**Work task:** When you print the records, keep every line identical to the original.

Dataset entries:
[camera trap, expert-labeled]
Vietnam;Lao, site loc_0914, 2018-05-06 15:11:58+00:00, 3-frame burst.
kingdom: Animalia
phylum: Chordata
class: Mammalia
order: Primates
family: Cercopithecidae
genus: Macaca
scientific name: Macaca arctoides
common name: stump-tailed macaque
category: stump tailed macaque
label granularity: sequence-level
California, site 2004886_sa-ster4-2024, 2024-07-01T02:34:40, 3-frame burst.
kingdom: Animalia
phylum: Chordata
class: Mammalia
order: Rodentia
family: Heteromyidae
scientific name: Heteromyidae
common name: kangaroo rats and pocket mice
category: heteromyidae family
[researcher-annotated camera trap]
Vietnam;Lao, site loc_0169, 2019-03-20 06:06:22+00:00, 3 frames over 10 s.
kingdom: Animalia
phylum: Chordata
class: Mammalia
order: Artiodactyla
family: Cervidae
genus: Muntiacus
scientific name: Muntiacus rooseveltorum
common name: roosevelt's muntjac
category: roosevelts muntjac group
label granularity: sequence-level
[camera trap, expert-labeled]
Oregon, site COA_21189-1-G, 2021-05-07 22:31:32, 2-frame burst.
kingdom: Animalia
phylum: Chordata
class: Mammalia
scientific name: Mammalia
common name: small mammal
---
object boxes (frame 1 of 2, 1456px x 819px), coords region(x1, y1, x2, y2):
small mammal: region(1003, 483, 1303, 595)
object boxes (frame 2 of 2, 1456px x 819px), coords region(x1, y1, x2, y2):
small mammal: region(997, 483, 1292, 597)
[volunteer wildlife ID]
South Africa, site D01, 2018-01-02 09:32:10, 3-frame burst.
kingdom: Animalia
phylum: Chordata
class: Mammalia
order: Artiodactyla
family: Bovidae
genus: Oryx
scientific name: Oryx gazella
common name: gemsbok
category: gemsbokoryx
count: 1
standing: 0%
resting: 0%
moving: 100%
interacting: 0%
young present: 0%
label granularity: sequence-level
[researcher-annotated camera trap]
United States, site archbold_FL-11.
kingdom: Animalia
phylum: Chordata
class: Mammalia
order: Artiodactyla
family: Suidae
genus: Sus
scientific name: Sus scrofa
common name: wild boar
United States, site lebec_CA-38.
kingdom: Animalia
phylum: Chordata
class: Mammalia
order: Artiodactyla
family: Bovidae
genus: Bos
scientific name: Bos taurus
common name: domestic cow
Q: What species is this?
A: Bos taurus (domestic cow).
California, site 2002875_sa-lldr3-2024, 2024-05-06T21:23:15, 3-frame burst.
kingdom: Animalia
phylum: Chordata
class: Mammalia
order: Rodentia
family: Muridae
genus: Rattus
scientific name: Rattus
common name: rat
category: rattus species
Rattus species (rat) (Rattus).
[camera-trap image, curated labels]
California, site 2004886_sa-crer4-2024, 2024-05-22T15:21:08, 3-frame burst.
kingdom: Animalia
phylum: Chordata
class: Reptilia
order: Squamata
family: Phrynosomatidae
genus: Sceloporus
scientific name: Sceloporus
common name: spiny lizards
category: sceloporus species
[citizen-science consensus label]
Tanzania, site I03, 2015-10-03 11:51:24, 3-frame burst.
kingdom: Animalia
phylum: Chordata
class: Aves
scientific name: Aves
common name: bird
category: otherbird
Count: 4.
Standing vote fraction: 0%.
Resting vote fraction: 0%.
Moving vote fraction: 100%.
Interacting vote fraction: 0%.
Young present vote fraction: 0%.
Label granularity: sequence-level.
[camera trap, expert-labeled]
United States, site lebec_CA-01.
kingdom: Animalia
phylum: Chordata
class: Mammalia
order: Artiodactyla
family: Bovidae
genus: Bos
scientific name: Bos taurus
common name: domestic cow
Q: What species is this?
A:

**Answer for this exercise:**
[camera trap, expert-labeled]
Vietnam;Lao, site loc_0914, 2018-05-06 15:11:58+00:00, 3-frame burst.
kingdom: Animalia
phylum: Chordata
class: Mammalia
order: Primates
family: Cercopithecidae
genus: Macaca
scientific name: Macaca arctoides
common name: stump-tailed macaque
category: stump tailed macaque
label granularity: sequence-level
California, site 2004886_sa-ster4-2024, 2024-07-01T02:34:40, 3-frame burst.
kingdom: Animalia
phylum: Chordata
class: Mammalia
order: Rodentia
family: Heteromyidae
scientific name: Heteromyidae
common name: kangaroo rats and pocket mice
category: heteromyidae family
[researcher-annotated camera trap]
Vietnam;Lao, site loc_0169, 2019-03-20 06:06:22+00:00, 3 frames over 10 s.
kingdom: Animalia
phylum: Chordata
class: Mammalia
order: Artiodactyla
family: Cervidae
genus: Muntiacus
scientific name: Muntiacus rooseveltorum
common name: roosevelt's muntjac
category: roosevelts muntjac group
label granularity: sequence-level
[camera trap, expert-labeled]
Oregon, site COA_21189-1-G, 2021-05-07 22:31:32, 2-frame burst.
kingdom: Animalia
phylum: Chordata
class: Mammalia
scientific name: Mammalia
common name: small mammal
---
object boxes (frame 1 of 2, 1456px x 819px), coords region(x1, y1, x2, y2):
small mammal: region(1003, 483, 1303, 595)
object boxes (frame 2 of 2, 1456px x 819px), coords region(x1, y1, x2, y2):
small mammal: region(997, 483, 1292, 597)
[volunteer wildlife ID]
South Africa, site D01, 2018-01-02 09:32:10, 3-frame burst.
kingdom: Animalia
phylum: Chordata
class: Mammalia
order: Artiodactyla
family: Bovidae
genus: Oryx
scientific name: Oryx gazella
common name: gemsbok
category: gemsbokoryx
count: 1
standing: 0%
resting: 0%
moving: 100%
interacting: 0%
young present: 0%
label granularity: sequence-level
[researcher-annotated camera trap]
United States, site archbold_FL-11.
kingdom: Animalia
phylum: Chordata
class: Mammalia
order: Artiodactyla
family: Suidae
genus: Sus
scientific name: Sus scrofa
common name: wild boar
United States, site lebec_CA-38.
kingdom: Animalia
phylum: Chordata
class: Mammalia
order: Artiodactyla
family: Bovidae
genus: Bos
scientific name: Bos taurus
common name: domestic cow
Q: What species is this?
A: Bos taurus (domestic cow).
California, site 2002875_sa-lldr3-2024, 2024-05-06T21:23:15, 3-frame burst.
kingdom: Animalia
phylum: Chordata
class: Mammalia
order: Rodentia
family: Muridae
genus: Rattus
scientific name: Rattus
common name: rat
category: rattus species
Rattus species (rat) (Rattus).
[camera-trap image, curated labels]
California, site 2004886_sa-crer4-2024, 2024-05-22T15:21:08, 3-frame burst.
kingdom: Animalia
phylum: Chordata
class: Reptilia
order: Squamata
family: Phrynosomatidae
genus: Sceloporus
scientific name: Sceloporus
common name: spiny lizards
category: sceloporus species
[citizen-science consensus label]
Tanzania, site I03, 2015-10-03 11:51:24, 3-frame burst.
kingdom: Animalia
phylum: Chordata
class: Aves
scientific name: Aves
common name: bird
category: otherbird
Count: 4.
Standing vote fraction: 0%.
Resting vote fraction: 0%.
Moving vote fraction: 100%.
Interacting vote fraction: 0%.
Young present vote fraction: 0%.
Label granularity: sequence-level.
[camera trap, expert-labeled]
United States, site lebec_CA-01.
kingdom: Animalia
phylum: Chordata
class: Mammalia
order: Artiodactyla
family: Bovidae
genus: Bos
scientific name: Bos taurus
common name: domestic cow
Q: What species is this?
A:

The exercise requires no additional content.